The public private owned airport Oslo Torp has skyrocketed its number of passengers by 40% during the first 10 months of 2017.
By Hans Jørgen Elnæs
Located 120 kilometers south of Oslo, Sandefjord Airport Torp is growing faster than other airports in Norway. It has reported 60.3% passenger growth in October, reaching 183,981, and year-to-date the small airport has pushed its passenger numbers up by 40% to 1,670,095 versus the same period in 2016.
It has been a remarkable rebound after years of decline in traffic.
Oslo Gardermoen, located 50 kilometres north of Oslo and the largest airport in Norway and run by Avinor, reports a 6.4% passenger increase for October, totalling 2,493,930, making the growth so far this year 7% to reach a total of 23,448,251 passengers.
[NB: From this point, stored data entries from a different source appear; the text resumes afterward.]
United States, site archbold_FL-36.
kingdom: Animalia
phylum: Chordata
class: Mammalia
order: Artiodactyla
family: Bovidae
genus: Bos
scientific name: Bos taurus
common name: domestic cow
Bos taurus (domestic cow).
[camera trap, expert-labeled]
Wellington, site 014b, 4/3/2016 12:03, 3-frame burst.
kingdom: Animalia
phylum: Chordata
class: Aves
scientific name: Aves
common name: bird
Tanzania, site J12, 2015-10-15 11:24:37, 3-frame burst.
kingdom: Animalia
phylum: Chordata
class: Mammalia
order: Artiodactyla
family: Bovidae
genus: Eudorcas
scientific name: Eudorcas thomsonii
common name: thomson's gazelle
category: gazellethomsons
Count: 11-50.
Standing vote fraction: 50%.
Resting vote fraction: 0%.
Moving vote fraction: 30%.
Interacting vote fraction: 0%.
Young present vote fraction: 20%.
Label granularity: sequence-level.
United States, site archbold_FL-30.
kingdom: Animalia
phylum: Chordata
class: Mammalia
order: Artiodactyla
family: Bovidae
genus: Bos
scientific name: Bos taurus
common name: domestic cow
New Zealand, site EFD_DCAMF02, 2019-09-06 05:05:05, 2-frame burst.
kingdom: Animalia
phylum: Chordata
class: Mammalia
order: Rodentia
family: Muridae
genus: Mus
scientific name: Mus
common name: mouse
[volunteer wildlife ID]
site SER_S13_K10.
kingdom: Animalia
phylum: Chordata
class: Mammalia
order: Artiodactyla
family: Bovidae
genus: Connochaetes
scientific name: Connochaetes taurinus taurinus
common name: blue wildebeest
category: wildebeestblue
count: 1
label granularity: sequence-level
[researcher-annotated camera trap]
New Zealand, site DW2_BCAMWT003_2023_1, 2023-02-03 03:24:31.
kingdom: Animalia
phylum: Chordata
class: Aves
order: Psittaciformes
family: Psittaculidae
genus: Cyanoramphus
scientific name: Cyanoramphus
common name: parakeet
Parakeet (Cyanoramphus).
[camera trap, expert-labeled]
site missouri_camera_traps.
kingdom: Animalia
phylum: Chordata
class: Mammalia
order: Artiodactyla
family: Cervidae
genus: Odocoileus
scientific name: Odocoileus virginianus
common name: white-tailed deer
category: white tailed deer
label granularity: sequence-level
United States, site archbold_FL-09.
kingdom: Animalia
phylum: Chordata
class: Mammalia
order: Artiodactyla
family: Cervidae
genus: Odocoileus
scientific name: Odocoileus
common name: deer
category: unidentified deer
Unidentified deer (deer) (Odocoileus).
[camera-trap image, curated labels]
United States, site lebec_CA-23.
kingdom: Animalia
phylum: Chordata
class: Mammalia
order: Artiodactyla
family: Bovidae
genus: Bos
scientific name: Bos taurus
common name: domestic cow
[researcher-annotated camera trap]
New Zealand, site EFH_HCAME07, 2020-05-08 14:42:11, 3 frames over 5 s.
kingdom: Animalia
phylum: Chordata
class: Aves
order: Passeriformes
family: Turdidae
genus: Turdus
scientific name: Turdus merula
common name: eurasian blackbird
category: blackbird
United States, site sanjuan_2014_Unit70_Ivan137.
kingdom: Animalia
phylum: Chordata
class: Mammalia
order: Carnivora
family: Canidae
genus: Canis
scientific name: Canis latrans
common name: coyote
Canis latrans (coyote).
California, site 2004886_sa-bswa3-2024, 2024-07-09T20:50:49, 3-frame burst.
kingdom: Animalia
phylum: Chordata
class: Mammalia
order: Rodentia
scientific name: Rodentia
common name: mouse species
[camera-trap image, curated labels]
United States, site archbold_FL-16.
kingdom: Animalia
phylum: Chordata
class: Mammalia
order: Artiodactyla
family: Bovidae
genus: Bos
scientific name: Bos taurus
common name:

The interesting aspect here is that the small airport is outperforming its big brother by five times measured in percentage passenger growth for the January to October period.
The main reason behind the massive growth at Oslo Torp is the closure of the nearby competing airport Oslo Rygge on 31 October 2016. Due to Rygge closing down, the sole operator at the airport, Ryanair, transferred eight of its 16 routes to Torp effective from 1 November 2016. Rygge and Torp airports had coexisted since 2007, until the implementation of a passenger tax in Norway on 1 June 2016 forced Ryanair to shut down its base at Rygge.
Above two million in 2017
There are five scheduled and one charter airline operating at Torp and the airlines’ seat capacity is split like this: Wizz Air (34.3%), Wideroe (29.1%), Ryanair (27.0%), KLM (4.8%), Norwegian (3.9%) and Thomas Cook Airlines Scandinavia (0.9%).
It is expected that Torp will surpass two million passengers in 2017, the highest number in the history of the airport and a good example of how low-cost carriers can drive up passenger volumes in a very short space of time, even at secondary airports with a limited catchment area and heavy competition from other airlines. The main component for the growth in 2017 is Ryanair, and the Irish low-cost company will have transported approximately 600,000 passengers by year-end.
The Torp case is a timely example of the positive impact of low-cost carriers, even in marginal markets, and it is not unlikely more capacity will be assigned to Torp by both Wizz Air and Ryanair in the coming years, as Oslo Gardermoen does not have any plans in the short or medium perspective to attract a significant increase in LCC volume.
The main plans at Oslo Gardermoen are to extend the non-Schengen terminal to handle A380 operations and to construct a third runway, these facts giving a clear signal to Torp to keep on working to attract more low-cost carriers to continue its impressive growth.